Task instructions –
[a] In the passage on induction motor synchronous speed and slip, what other name is given to an induction motor?
[b] List everything the passage on induction motor synchronous speed and slip says would be absent if the motor ran at synchronous speed.
[c] Extend the passage on induction motor synchronous speed and slip, picking up right after its last sentence.

Three-phase Induction Motor Synchronous Speed and Slip



Synchronous Speed

In an induction motor, the speed at which the rotating magnetic field (RMF) rotates is known as synchronous speed (NS).

The value of the synchronous speed depends upon the number of stator poles (P) in the motor and the supply frequency (f). Therefore, for a given motor of P-poles, the synchronous speed is,

$$\mathrm{\text{Synchronous Speed, } \: N_{S} \: = \: \frac{120f}{P} \: RPM}$$

Slip in Induction Motor

An induction motor cannot run at synchronous speed. If it runs at synchronous speed, there would be no cutting of the flux by the rotor conductors and there would be no induced EMF, no current and no torque. Therefore, the rotor of the induction motor rotates at a speed slightly less than the synchronous speed. For this reason, an induction motor is also known as asynchronous motor.

Provided material –
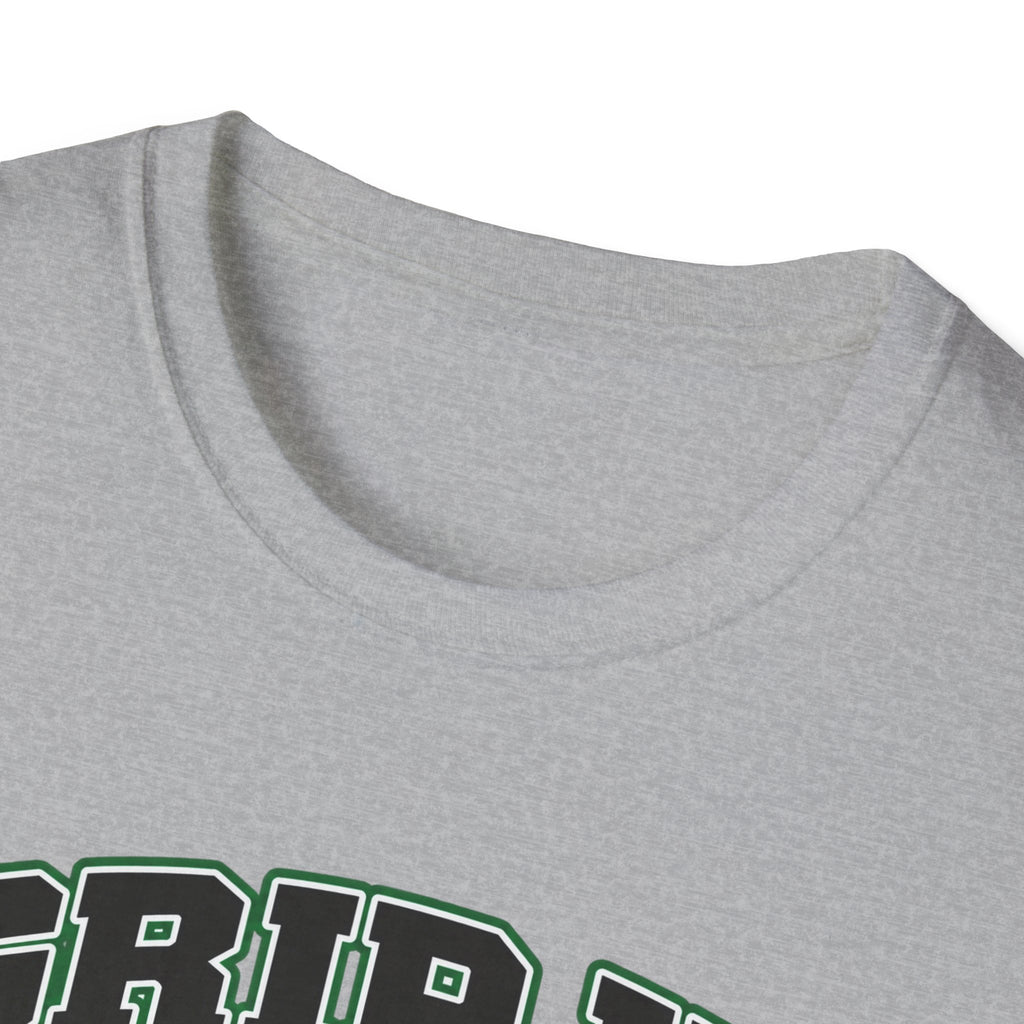 Grip It and Snicker - Horizon Vintage Heathered Collection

Responses by item number –
[a] Asynchronous motor

[b] Cutting of the flux by the rotor conductors, induced EMF, current, torque

[c]
The difference between the synchronous speed and the actual rotor speed is known as slip speed, i.e.,

$$\mathrm{\text{Slip Speed } \: = \: N_{S} \: - \: N_{r}}$$

Where, Nr is the actual rotor speed.

Generally, the slip speed is expressed as a fraction of the synchronous speed is called the per-unit slip. The per-unit slip is usually called the slip and denoted by "s". Thus,

$$\mathrm{Slip,\: s \: = \: \frac{N_{S} \: - \: N_{r}}{N_{S}}}$$

$$\mathrm{\text{Percentage Slip } \: = \: \frac{N_{S} \: - \: N_{r}}{N_{S}} \: \times \: 100}$$

Following points are important about the slip −

  • When the rotor is stationary, i.e., Nr = 0, then the slip, s = 1 or 100 %.
  • The slip at full-load varies from about 5 % for small motors to about 2 % for large motors.

Numerical Example 1

A 3-phase induction motor has 26 poles and is connected to 50 Hz AC supply. Find the synchronous speed of the RMF in the motor.

Solution

$$\mathrm{\text{Synchronous speed, } \: N_{S} \: = \: \frac{120f}{P} \: = \: \frac{120 \: \times \: 50}{26} \: = \: 231 \: RPM}$$

Numerical Example 2

A 3-phase induction motor is wound for 8 poles and is supplied from 50 Hz source. Calculate (1) synchronous speed (2) slip of the motor when speed is 720 RPM.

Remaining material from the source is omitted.